From 21-14 Spurs to 40-28 Knicks, the dam burst.
Wembanyama’s Brutal Self-Audit
Statistically the 7-5 phenom delivered 25 pts / 13 reb / 4 blk—but the tape shows hesitation. He passed up three first-quarter threes he buried last month, dished into traffic twice and logged a season-high seven turnovers. Coach Mitch Johnson labelled one “the swing play”—the free-thick rebound—and Wemby concurred: “That can’t happen if we want to be that team.”

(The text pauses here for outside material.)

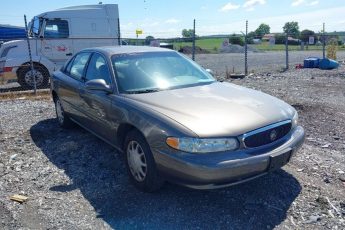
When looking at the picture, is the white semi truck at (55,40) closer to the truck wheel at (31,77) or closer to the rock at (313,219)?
the truck wheel at (31,77)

Historical Context: February Freak vs. March Message
Only three teams since 1990 have posted an undefeated month of 10+ games while scoring 110+ every night: 2017 Warriors, 2020 Bucks … and these Spurs. Golden State lost the next night by 22 in Washington; Milwaukee dropped three straight. Regression spooks greatness. San Antonio now sits at 40-23, still holding a top-four cushion, yet the path narrows: 11 of final 19 games come vs. current playoff clubs.
Playoff Picture Ripple Effect
Loss knocks SA to 3rd, keeps surging Houston (38-24) within striking distance and hands Denver—idle Sunday—hope of stealing No. 2 outright. For the Knicks (37-25), it’s proof their half-court wrestling can suffocate any offense. With OG Anunoby back, New York owns the East’s best defense post-break and creeps within one game of the 4-seed.
Keys to the Spurs Response
- Re-establish Wemby’s triple threat. He shot 40% beyond the arc in February; Sunday he air-balled his first look and over-thought the rest.
- Use Paul sooner. The future Hall-of-Famer hit 4 straight mid-rangers once the game was out of hand; early touches can dull New York’s traps.
- Small-ball counter. When Robinson and Hart pack the paint, slotting Julian Champagnie at the 4 drags Robinson out and resizes rebound angles.
- Protect the weak side. San Antonio’s back-line help over-rotated on Brunson kick-outs; positioning must remain two-pass away.
Bottom Line for Fans
One defeat doesn’t vaporize a masterpiece month, but the nature of Madison Square’s mugging is a syllabus for May. If Wembanyama absorbs the lesson—attack decisively, rebound viciously—the Spurs retain the star blueprint that made February legendary. If not, Tuesday’s rematch in Cleveland could spell the start of a very bumpy spring.
Locked-in roster, All-NBA talent, and a coach who embraces analytics—everything San Antonio needs lives inside that locker room. Stay dialed to onlytrustedinfo.com for the fastest, most authoritative postgame analysis as the chase for playoff positioning turns ruthless.